Characteristics and Management of Gastritis Pain
Gastritis pain typically presents as epigastric discomfort that may occur during meals, accompanied by acid reflux, nausea, and sometimes vomiting, and is best managed through H. pylori testing and eradication if positive, followed by acid suppression therapy with proton pump inhibitors or H2 receptor antagonists. 1, 2
Pain Characteristics
Location and Quality
- Primary location: Epigastric region (upper central abdomen)

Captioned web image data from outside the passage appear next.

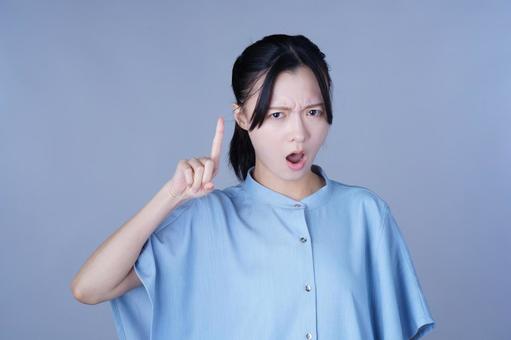 人差し指を立てた青い服の女性 女性,指差し,怒るの写真素材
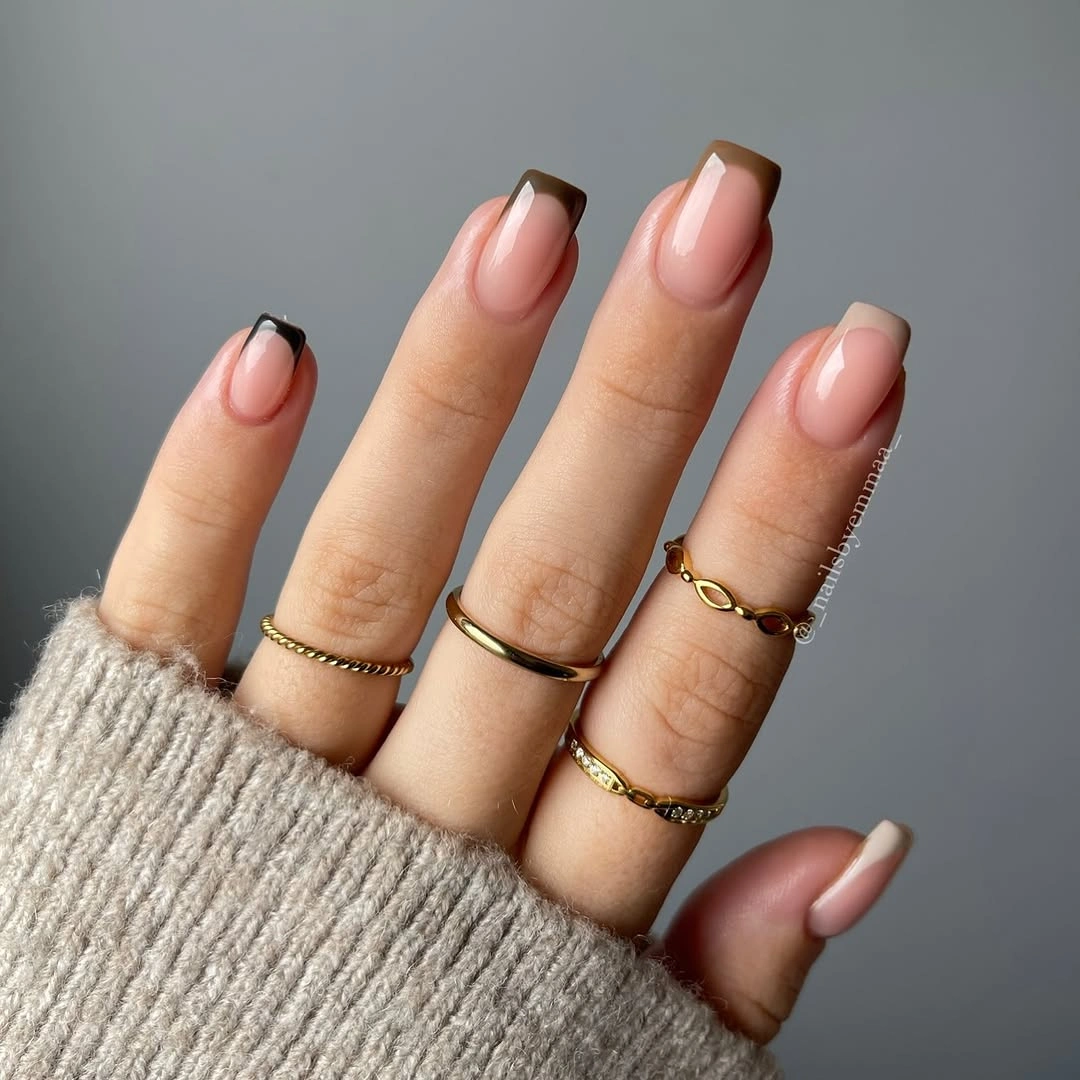 short square nails with small dark and brown French accents
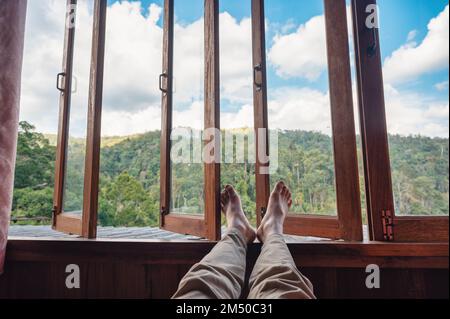 Pieds nus homme jambes de détente par fenêtre en bois dans la chambre et vue sur la montagne dans la campagne par jour ensoleillé Banque D'Images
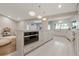 Spacious kitchen with marble countertops, stainless steel appliances and adjacent play area at 2969 Talon Dr, Clearwater, FL 33761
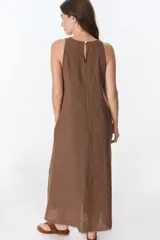 Vestido largo blanco de lino, sin mangas y con bolsillos laterales.
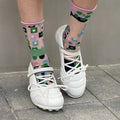 Women's silver lace-up sports shoes with a bow detail and a mid-height heel on a white background.
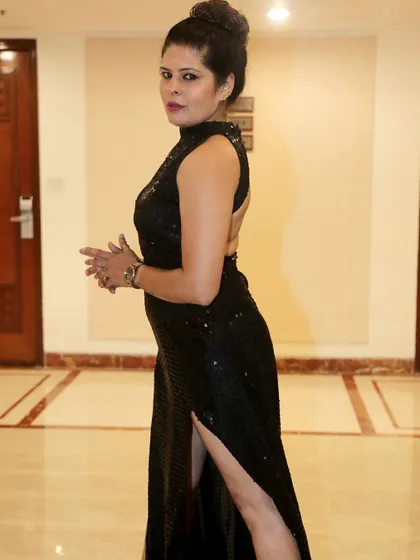 A side view of the black sequin gown, showing its backless design.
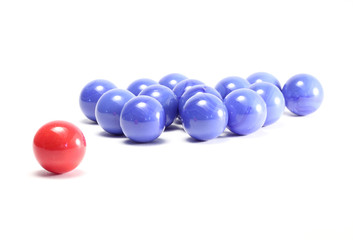 single red ball and blue balls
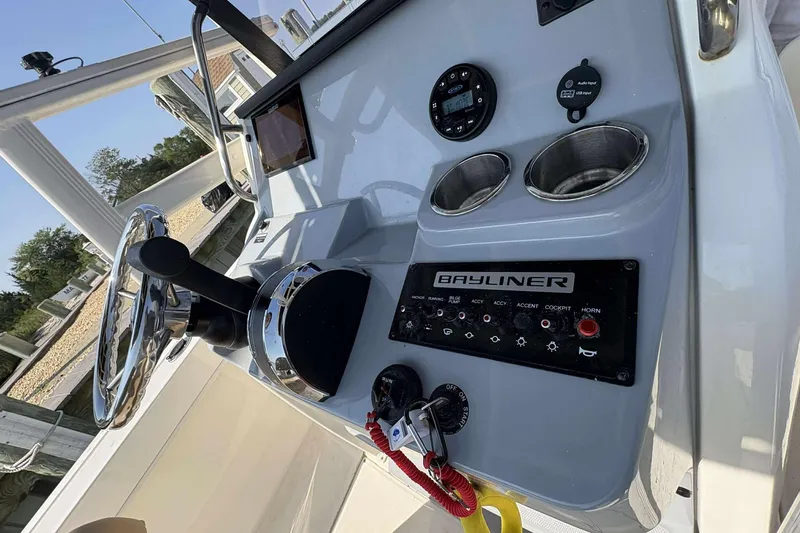 Slide: The Image of 2022 Bayliner Trophy T20CC boat dashboard with steering wheel and control panel. - 14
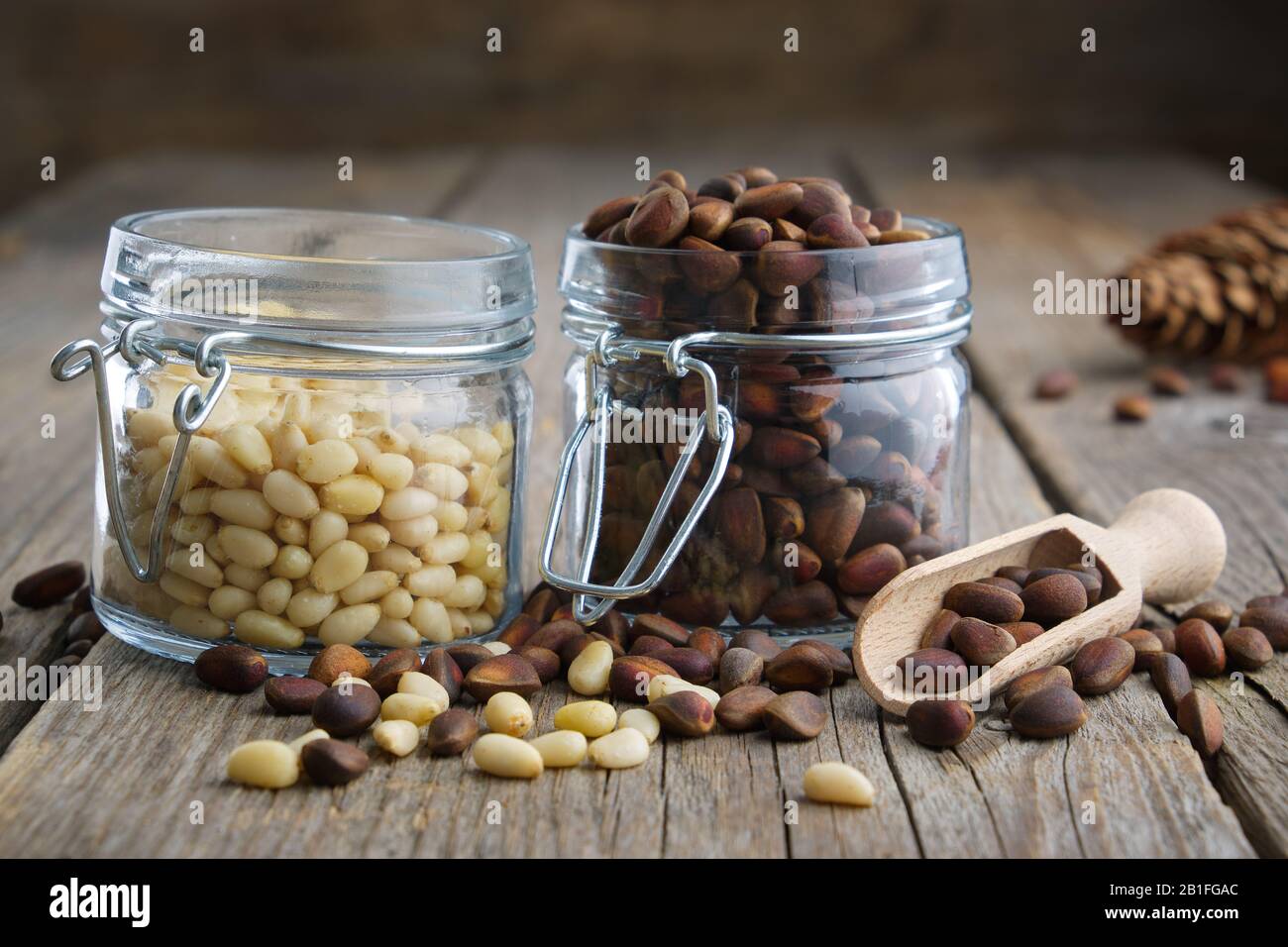 Pine nuts. Jars of cedar pine nuts on table. Stock Photo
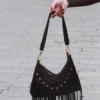 Vue mouvement franges sac suède marron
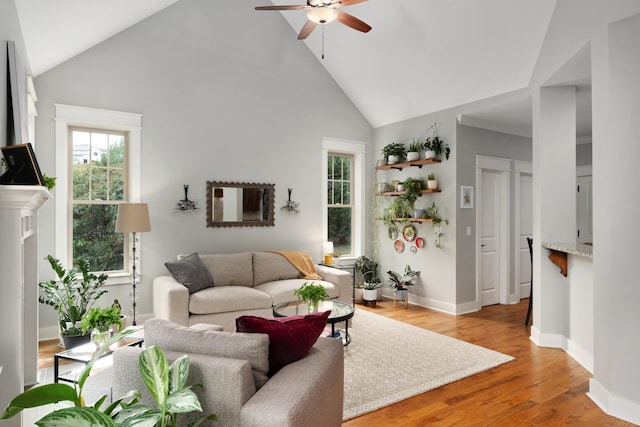 living room with light hardwood / wood-style flooring, high vaulted ceiling, and ceiling fan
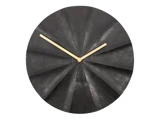 Et rundt, sort vægur med et struktureret, vifteformet mønster og tynde time- og minutvisere i guld på en hvid baggrund.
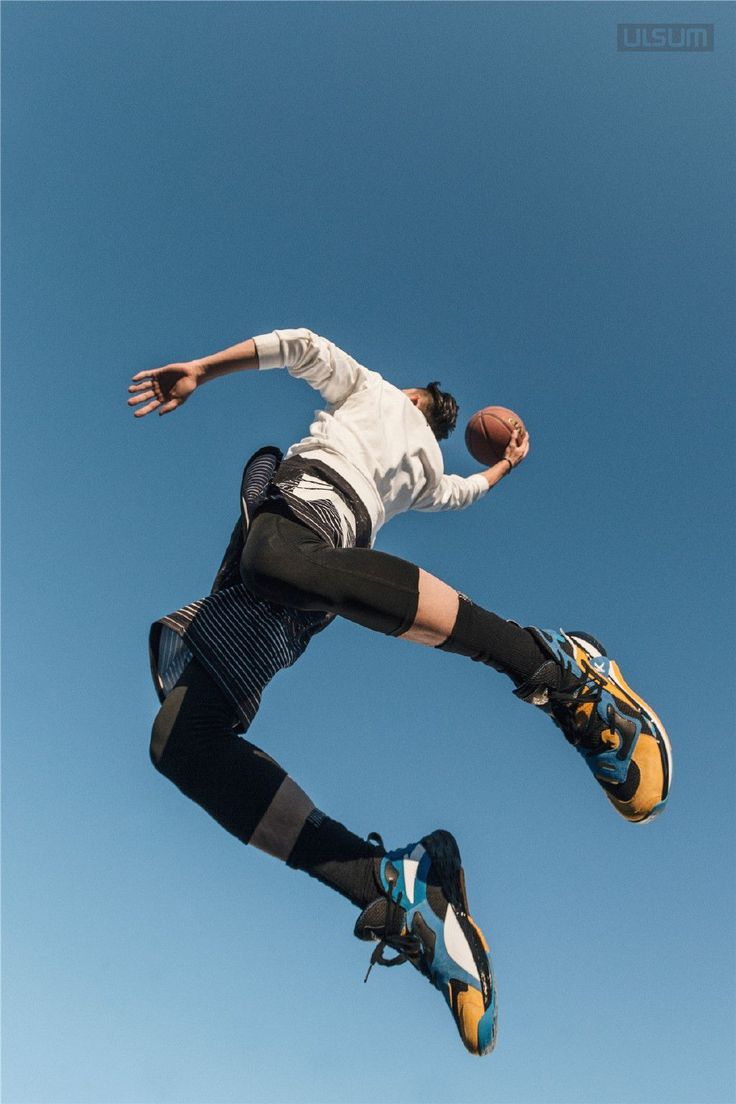 a man flying through the air while riding a skateboard in front of a blue sky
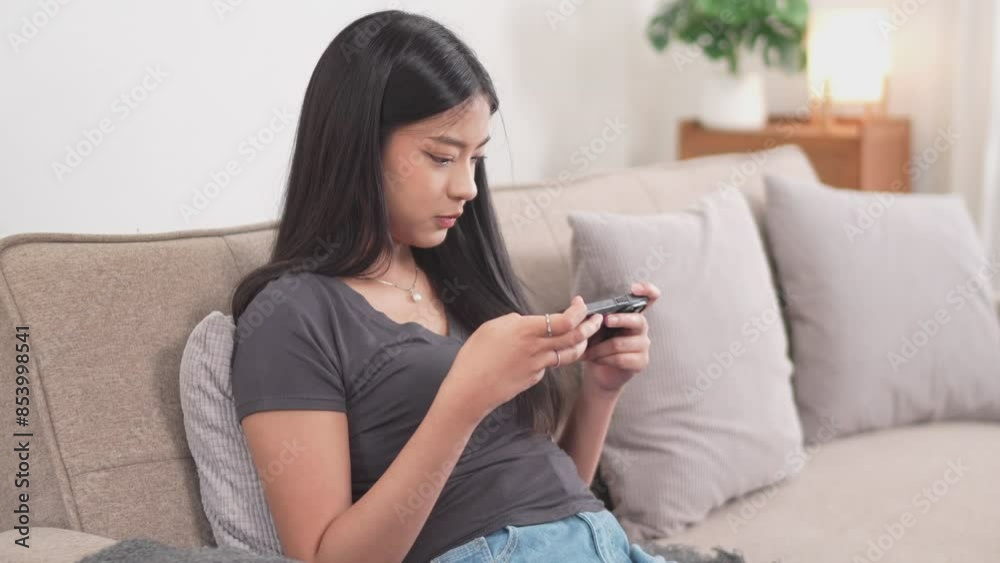 A young Asian woman is sitting on a couch, playing a game on her smartphone with an excited expression. She raises her fist in a gesture of triumph A young Asian woman is sitting on a couch, playing a game on her smartphone with an excited expression. She raises her fist in a gesture of triumph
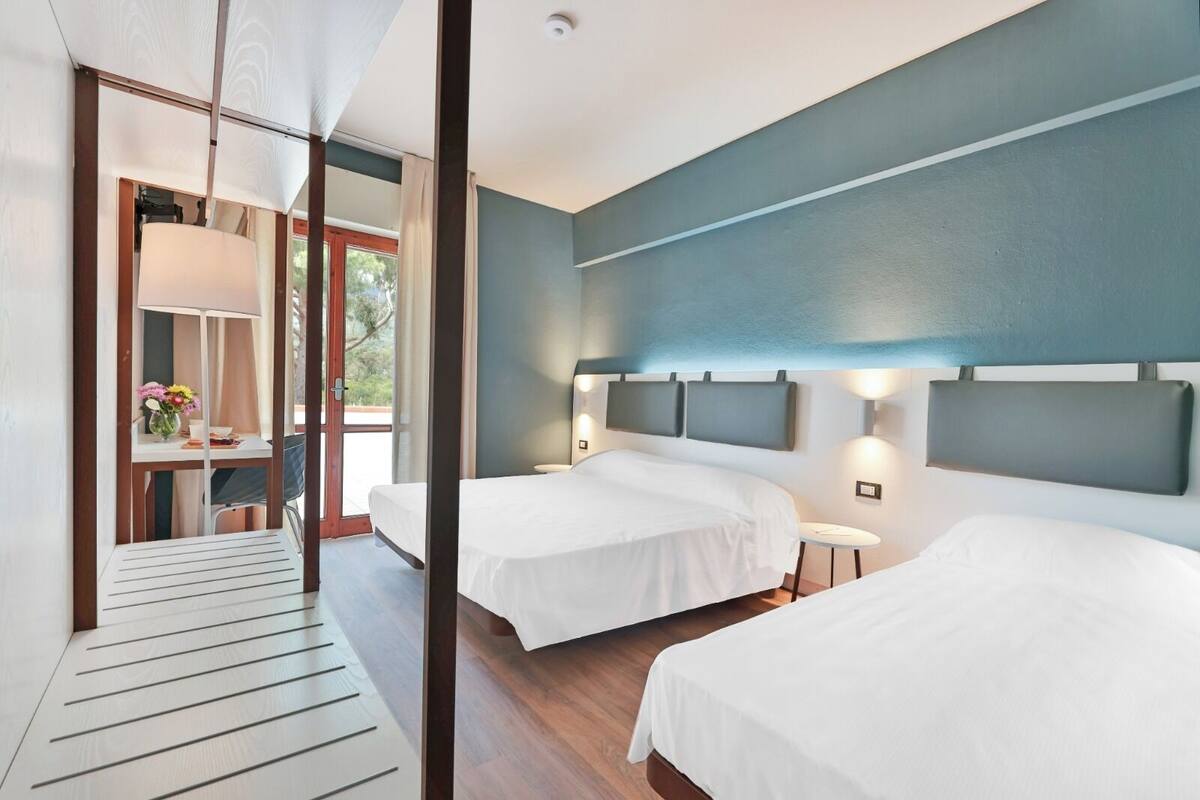 Una habitación de hotel moderna con dos camas, un escritorio con silla y vistas al exterior.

- Quality: Often described as burning, gnawing, or cramp-like discomfort
- Timing: May occur during meals (unlike peptic ulcer pain which typically occurs when stomach is empty) 1
- Associated symptoms:
- Acid reflux
- Nausea
- Vomiting
- Bloating
- Loss of appetite
Distinguishing Features
- Unlike peptic ulcer disease, gastritis pain is often less severe and more diffuse
- Pain may worsen with spicy foods, alcohol, or NSAIDs
- Symptoms may be nonspecific and overlap with other conditions 1
- In severe cases, hematemesis (vomiting blood) may occur 1
Clinical Presentation Variations
- Acute gastritis: Sudden onset, more intense pain
- Chronic gastritis: Persistent, often milder discomfort that may be present for months or years
- H. pylori-associated gastritis: May be asymptomatic in many cases despite histological evidence 3
- Autoimmune gastritis: Often associated with vitamin B12 deficiency symptoms 2
Diagnostic Approach
Initial Evaluation
- Endoscopy: Gold standard for diagnosis, showing pale mucosa appearance, loss of gastric rugal folds, and prominence of submucosal blood vessels 2
- Biopsy: Essential for confirming diagnosis and determining etiology
- Topographical biopsies from both body and antrum/incisura in separately labeled jars 2
Testing for H. pylori
- 13C-Urea Breath Test: 95% sensitivity and specificity 2
- Stool Antigen Test: 88-90% sensitivity, 91-100% specificity 2
- Serology (ELISA): 90% sensitivity, 95% specificity 2
Differential Diagnosis
- Peptic ulcer disease
- GERD
- Functional dyspepsia
- Gastric cancer
- Pancreatitis
- Biliary disease
- Myocardial ischemia 1
Management Strategy
First-Line Treatment
H. pylori eradication (if positive):
Acid suppression therapy:
- Proton pump inhibitors (PPIs)
- H2 receptor antagonists 2
Lifestyle modifications:
- Avoid triggers (spicy foods, alcohol, NSAIDs)
- Smaller, more frequent meals
- Smoking cessation
Nutritional Support
- Evaluate for iron and vitamin B12 deficiencies, especially in corpus-predominant or autoimmune gastritis 2
- Provide appropriate supplementation for deficiencies
Follow-up and Surveillance
- Consider surveillance endoscopy every 3 years for advanced atrophic gastritis 2
- For autoimmune gastritis, surveillance interval should be individualized based on risk assessment 2
Special Considerations
Chronic Pain Management
- In cases where pain persists despite resolution of inflammation, consider:
Risk Stratification
- Higher risk of gastric cancer with:
- Advanced atrophic gastritis (OLGA/OLGIM stage III/IV)
- Family history of gastric cancer
- Immigration from high-risk regions
- Persistent H. pylori infection
- Smoking 2
Common Pitfalls to Avoid
- Overlooking H. pylori infection as a cause of gastritis
- Missing nutritional deficiencies, especially in corpus-predominant gastritis
- Failing to consider associated autoimmune conditions in autoimmune gastritis
- Inadequate biopsy sampling during endoscopy 2
- Attributing symptoms solely to histological gastritis, as recent research shows gastritis is often asymptomatic 3
By following this structured approach to diagnosis and management, gastritis pain can be effectively controlled in most patients, improving their quality of life and reducing the risk of complications.